Meg, devant sa coiffeuse, est en train de se piquer des aiguilles dans le crâne. Elle grimace affreusement à chaque pénétration.

Joe entre silencieusement et la regarde.

Un temps.

 

MEG (remarquant sa présence). Ah… enfin…

JOE. Qu’est-ce que tu fais, mère ?

MEG (elliptique). Je lutte. (Se retournant vers lui.) Où étais-tu ? La banque t’a cherché cet après-midi…

JOE. Je marchais…

MEG. Pardon ?

JOE. Je marchais dans Londres… (Expliquant à Meg interloquée.)… marcher… un pied devant l’autre… et l’autre encore, devant…

MEG. Drôle d’idée…

 

Elle recommence à planter ses aiguilles.

 

JOE. Contre quoi luttes-tu ?

MEG. Contre l’âge… il paraît que la peau se retend sous l’effet de la douleur…

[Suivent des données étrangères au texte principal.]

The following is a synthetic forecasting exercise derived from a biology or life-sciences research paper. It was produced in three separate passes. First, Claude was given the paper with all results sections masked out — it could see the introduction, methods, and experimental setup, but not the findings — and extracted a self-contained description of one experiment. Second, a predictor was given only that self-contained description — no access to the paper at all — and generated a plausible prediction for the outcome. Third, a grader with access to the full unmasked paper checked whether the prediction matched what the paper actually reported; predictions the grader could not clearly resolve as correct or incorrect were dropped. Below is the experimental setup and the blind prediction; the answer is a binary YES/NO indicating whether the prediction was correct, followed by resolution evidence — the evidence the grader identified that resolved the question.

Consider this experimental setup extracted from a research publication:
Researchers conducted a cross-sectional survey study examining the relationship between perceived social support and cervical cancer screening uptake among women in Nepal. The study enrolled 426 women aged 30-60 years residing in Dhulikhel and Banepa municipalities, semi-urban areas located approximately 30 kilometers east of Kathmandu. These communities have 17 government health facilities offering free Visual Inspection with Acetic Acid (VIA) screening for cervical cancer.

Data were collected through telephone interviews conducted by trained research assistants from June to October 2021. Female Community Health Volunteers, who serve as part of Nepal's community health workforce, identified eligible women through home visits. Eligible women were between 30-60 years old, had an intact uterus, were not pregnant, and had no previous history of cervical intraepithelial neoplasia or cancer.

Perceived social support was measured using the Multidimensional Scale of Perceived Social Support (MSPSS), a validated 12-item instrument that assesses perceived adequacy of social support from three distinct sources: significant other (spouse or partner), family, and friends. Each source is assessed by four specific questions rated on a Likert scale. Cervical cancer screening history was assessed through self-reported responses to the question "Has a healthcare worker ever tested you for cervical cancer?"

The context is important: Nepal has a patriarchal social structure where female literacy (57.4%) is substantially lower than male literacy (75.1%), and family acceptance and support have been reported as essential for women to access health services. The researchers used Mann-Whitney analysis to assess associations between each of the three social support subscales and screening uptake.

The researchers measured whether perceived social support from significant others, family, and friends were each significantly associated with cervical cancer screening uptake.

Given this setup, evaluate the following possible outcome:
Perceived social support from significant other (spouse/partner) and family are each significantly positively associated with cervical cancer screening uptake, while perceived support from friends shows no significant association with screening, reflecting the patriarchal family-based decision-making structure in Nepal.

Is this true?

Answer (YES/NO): YES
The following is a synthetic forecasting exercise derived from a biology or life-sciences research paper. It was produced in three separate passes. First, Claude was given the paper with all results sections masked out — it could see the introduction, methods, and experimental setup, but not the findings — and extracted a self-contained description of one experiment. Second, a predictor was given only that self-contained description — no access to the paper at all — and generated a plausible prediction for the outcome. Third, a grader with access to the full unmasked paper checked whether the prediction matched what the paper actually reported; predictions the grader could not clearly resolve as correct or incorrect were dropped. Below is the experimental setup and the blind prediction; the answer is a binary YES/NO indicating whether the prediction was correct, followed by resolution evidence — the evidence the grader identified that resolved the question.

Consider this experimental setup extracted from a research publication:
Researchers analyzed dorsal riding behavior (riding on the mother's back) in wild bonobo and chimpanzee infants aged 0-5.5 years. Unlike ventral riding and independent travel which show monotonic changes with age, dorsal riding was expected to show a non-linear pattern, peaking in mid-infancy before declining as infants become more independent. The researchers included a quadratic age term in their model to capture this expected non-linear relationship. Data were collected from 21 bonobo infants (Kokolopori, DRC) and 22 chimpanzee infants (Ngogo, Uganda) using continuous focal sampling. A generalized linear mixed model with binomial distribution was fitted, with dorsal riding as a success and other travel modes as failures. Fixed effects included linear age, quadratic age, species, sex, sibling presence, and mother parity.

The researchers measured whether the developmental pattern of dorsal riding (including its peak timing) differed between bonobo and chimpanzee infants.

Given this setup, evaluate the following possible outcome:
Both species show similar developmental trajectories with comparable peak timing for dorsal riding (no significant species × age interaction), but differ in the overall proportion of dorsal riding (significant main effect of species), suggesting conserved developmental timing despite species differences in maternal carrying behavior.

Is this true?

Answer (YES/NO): NO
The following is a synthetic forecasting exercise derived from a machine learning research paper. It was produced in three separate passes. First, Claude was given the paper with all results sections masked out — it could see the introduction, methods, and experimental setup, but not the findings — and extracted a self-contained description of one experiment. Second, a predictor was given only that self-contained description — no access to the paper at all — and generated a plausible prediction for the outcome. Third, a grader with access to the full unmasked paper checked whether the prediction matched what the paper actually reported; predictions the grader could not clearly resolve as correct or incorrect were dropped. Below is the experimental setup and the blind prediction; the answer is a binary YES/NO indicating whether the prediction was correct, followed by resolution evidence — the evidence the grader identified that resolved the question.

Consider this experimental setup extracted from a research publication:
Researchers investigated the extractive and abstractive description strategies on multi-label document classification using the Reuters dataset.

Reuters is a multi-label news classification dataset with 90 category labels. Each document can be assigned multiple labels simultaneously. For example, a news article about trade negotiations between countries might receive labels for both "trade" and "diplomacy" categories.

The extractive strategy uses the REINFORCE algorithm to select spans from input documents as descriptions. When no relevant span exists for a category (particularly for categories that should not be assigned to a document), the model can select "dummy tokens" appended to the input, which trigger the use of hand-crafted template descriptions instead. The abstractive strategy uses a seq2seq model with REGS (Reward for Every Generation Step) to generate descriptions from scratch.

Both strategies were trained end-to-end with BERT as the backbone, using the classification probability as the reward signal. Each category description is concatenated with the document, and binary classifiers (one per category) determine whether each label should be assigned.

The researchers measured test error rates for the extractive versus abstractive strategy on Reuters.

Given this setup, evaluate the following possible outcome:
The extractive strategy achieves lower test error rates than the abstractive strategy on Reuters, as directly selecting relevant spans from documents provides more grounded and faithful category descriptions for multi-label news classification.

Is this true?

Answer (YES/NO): NO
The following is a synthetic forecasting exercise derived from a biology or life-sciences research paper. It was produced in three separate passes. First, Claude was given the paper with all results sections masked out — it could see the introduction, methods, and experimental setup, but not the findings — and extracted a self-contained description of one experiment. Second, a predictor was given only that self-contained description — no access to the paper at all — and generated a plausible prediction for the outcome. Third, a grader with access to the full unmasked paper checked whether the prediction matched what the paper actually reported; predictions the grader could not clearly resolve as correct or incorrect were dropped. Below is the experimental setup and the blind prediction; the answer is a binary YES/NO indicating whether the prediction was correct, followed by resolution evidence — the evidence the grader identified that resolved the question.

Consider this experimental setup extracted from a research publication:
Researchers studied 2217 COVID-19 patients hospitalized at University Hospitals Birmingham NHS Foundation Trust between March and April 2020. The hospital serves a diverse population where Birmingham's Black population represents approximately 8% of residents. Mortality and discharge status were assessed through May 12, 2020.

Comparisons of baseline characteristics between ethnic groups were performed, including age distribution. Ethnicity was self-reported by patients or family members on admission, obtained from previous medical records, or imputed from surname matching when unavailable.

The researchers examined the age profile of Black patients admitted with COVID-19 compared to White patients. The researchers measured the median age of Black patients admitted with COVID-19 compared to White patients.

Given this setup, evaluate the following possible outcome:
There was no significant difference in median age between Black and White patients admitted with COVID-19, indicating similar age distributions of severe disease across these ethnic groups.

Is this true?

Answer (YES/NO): NO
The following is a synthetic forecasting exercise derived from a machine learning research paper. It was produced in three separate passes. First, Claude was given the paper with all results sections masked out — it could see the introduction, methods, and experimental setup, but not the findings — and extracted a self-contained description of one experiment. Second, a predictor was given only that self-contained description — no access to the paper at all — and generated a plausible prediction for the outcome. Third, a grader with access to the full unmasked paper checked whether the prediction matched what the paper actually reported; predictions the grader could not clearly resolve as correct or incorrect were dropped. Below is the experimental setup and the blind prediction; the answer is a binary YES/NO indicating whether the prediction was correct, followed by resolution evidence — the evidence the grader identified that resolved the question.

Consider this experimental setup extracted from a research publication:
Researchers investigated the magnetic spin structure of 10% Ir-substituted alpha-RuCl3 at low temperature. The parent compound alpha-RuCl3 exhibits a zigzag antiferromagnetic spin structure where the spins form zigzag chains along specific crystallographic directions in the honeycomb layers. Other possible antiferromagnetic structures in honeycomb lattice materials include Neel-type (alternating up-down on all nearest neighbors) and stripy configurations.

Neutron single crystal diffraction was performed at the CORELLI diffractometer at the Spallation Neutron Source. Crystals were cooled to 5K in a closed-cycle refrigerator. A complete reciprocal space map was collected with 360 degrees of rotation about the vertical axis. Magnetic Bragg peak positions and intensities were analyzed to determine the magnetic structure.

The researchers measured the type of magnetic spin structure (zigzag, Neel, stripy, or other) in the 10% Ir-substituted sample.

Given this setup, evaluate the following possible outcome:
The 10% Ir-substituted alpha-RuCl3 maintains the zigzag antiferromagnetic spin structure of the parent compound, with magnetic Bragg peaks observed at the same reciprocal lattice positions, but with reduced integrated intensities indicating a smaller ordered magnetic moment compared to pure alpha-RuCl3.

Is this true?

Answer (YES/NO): YES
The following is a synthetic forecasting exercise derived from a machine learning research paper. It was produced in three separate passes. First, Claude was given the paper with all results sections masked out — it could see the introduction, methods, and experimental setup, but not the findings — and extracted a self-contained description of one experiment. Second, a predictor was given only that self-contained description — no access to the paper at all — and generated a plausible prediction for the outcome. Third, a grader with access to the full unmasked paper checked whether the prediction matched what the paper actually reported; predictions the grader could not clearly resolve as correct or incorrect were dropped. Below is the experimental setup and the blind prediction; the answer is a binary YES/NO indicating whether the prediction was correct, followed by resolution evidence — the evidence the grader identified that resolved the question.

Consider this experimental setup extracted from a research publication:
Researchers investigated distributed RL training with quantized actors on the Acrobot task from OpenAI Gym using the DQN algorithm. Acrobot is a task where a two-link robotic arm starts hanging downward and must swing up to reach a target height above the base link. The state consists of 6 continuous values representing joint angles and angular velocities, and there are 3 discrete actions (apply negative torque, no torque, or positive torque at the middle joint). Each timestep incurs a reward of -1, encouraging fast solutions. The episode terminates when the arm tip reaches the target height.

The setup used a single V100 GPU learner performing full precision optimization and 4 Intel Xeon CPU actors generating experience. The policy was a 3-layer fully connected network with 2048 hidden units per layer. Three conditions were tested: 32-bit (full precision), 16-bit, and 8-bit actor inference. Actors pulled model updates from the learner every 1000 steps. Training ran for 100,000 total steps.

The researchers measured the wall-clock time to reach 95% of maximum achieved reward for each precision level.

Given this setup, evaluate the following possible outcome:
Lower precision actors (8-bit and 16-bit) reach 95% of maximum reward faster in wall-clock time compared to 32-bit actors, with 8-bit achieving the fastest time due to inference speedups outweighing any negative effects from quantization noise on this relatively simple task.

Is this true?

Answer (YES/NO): NO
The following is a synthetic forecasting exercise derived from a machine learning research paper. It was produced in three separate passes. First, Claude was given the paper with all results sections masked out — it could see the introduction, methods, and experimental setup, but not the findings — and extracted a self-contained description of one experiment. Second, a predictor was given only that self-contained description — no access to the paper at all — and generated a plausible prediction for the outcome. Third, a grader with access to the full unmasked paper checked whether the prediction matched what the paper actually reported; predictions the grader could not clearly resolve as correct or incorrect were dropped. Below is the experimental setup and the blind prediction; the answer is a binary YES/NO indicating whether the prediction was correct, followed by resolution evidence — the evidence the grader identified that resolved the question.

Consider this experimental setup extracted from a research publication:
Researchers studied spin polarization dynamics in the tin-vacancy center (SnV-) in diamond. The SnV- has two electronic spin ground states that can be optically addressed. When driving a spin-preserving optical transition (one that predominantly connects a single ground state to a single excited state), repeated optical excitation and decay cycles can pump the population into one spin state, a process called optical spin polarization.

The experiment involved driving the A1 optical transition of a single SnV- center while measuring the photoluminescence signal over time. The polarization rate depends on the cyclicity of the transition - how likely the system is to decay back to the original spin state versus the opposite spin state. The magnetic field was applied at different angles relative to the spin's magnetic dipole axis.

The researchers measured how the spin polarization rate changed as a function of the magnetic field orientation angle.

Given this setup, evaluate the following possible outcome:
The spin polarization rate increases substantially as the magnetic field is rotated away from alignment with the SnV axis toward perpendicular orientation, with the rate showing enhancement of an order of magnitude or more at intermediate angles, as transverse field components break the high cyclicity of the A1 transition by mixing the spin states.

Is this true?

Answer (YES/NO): YES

JOE. Contre l’âge… (Il s’assied.) Mon oncle fait-il partie du combat ?

 

Meg se retourne vers lui, embarrassée.

 

MEG. Ce mariage te gêne… tu as l’impression que je vais trop vite… que je trahis ton père…que je te quitte, peut-être aussi ?

JOE (haussant les épaules). La subtilité des femmes m’assomme. (Un temps.) De quoi mon père est-il mort ?…

MEG (rapide). Embolie pulmonaire.

JOE. C’est héréditaire ?

 

Meg se dresse et s’approche de lui.

 

MEG. Pourquoi dis-tu cela ?

JOE (naïvement). Les odeurs… depuis cet après-midi, je suis asphyxié par les odeurs… un relent de pourriture qui me poisse les poumons… j’ai du mal à respirer…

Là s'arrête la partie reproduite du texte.